The project’s aim was to elucidate why some genes or computer programs are more common than others, and understand why certain sequences cannot be eliminated over time. In an interview, Maslov explained: “If a bacteria genome doesn’t have a particular gene, it will be dead on arrival. . . The same goes for large software systems. They have multiple components that work together and the systems require just the right components working together to thrive” (1).

Programming languages, designed to communicate instructions to a computer, are generally first compiled to binary code, encoding 0 or 1. The instructions are then executed by machinery in the host computer to control the behavior of the machine and perform the set of commands.

Maslov and Pang used data from the DOE Systems Biology Knowledgebase (KBase), which contains the sequencing of bacterial genomes, and focused on the frequency of important sequences in the metabolic processes of 500 bacterial species. They then compared their analysis to the frequency of installation of 200,000 Linux packages on more than 2 million computers (2). Linux is an open source software collaboration that grants programmers the ability to edit and modify source code to construct or enhance programs for public use.

The results indicate that the most frequently detected sequences in the biological and computer systems are those that promote the largest number of descendants. In short, if an element is more heavily relied upon by others, it is more likely that it will be required for the proper functionality of the system. Conceptually, this has been known to be true in biological systems since Darwin. Certain traits are more useful for survival, in light of the survival of the fittest phenomenon.

Maslov and Pang produced a formula that predicts and accurately reflects the number of essential components in bacterial or computing systems. The simplified equation takes the square root of the number of interdependent components to obtain the number of crucial components that the whole system requires. The calculaiton is true for both complex systems. Their results are published in the Proceedings of the National Academy of Sciences.

A hypothesized reason for the similarities between the biological and computer systems is attributed to both being open access systems composed of sequences that are independently installed. That is, bacteria share genetic data freely through a common pool of genes that can be exchanged via horizontal gene transfer. Linux operating systems similarly grant free installation of different components that are then constructed and shared by many programmers independently. The result of Maslov and Pang’s study may not hold true for other operating systems, such as Mac OS, since other programs do not follow the open access approach Linux does.

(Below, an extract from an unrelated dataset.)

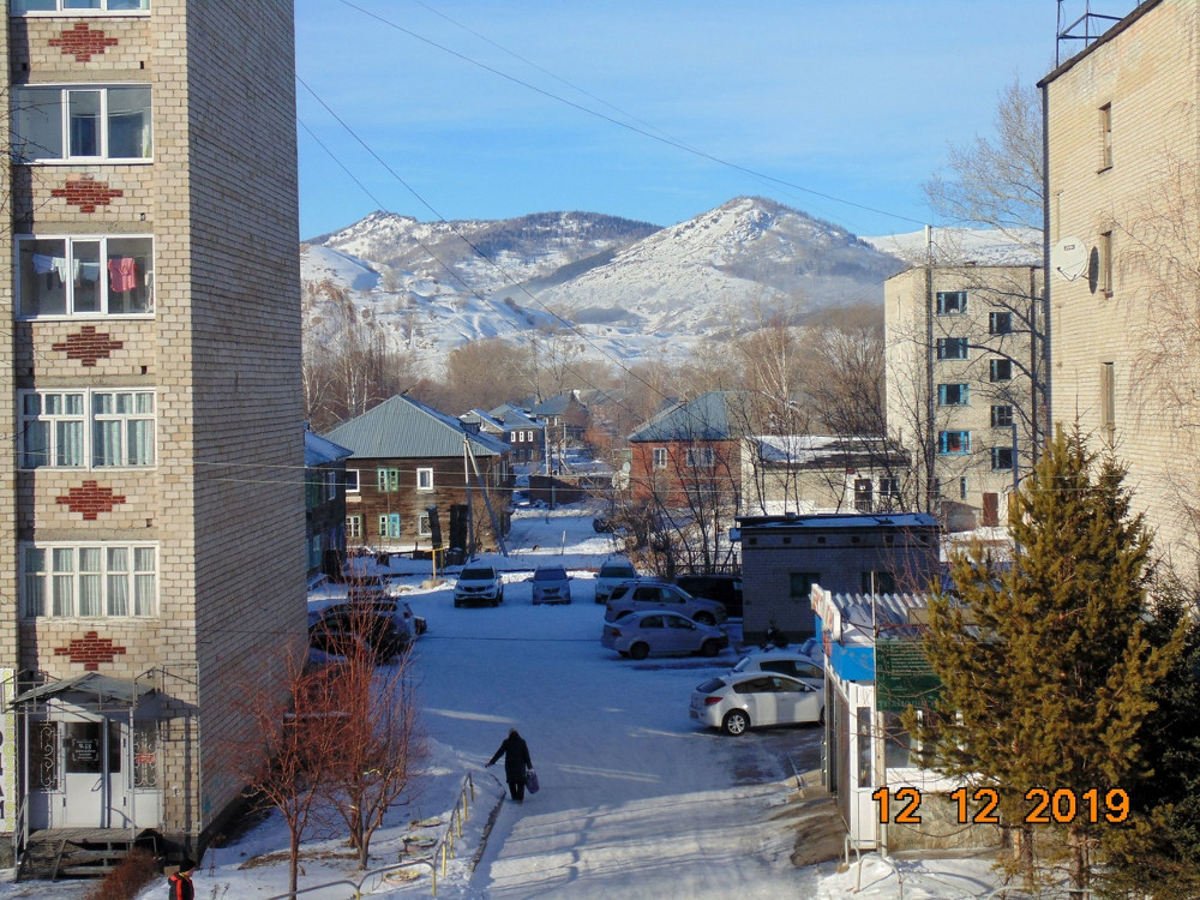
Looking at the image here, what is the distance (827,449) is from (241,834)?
1471 inches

Future studies that examine the similarities between genetic and computer codes will help unveil features of both, shedding light on the potential applications and utility of the two in current research and technology. Parallels like these can have an impact in growing technological fields, such as genetic engineering and robotics.

Eleni Apostolatos ’18 is a sophomore in Leverett House.


[1] “Researchers Find Surprising Similarities Between Genetic and Computer Codes.” Brookhaven National Laboratory Newsroom. U.S. Department of Energy, 28 Mar. 2013. Web. 30 Dec. 2015.

[2] Pang T. Y. ;Maslov S. “Universal Distribution of Component Frequencies in Biological and Technological Systems.” Proceedings of the National Academy of Sciences USA 110.15 (2013): Proceedings of the National Academy of Sciences USA, 2013, Vol.110 (15). Web.and Infection. 2013, 19(10), 889-901.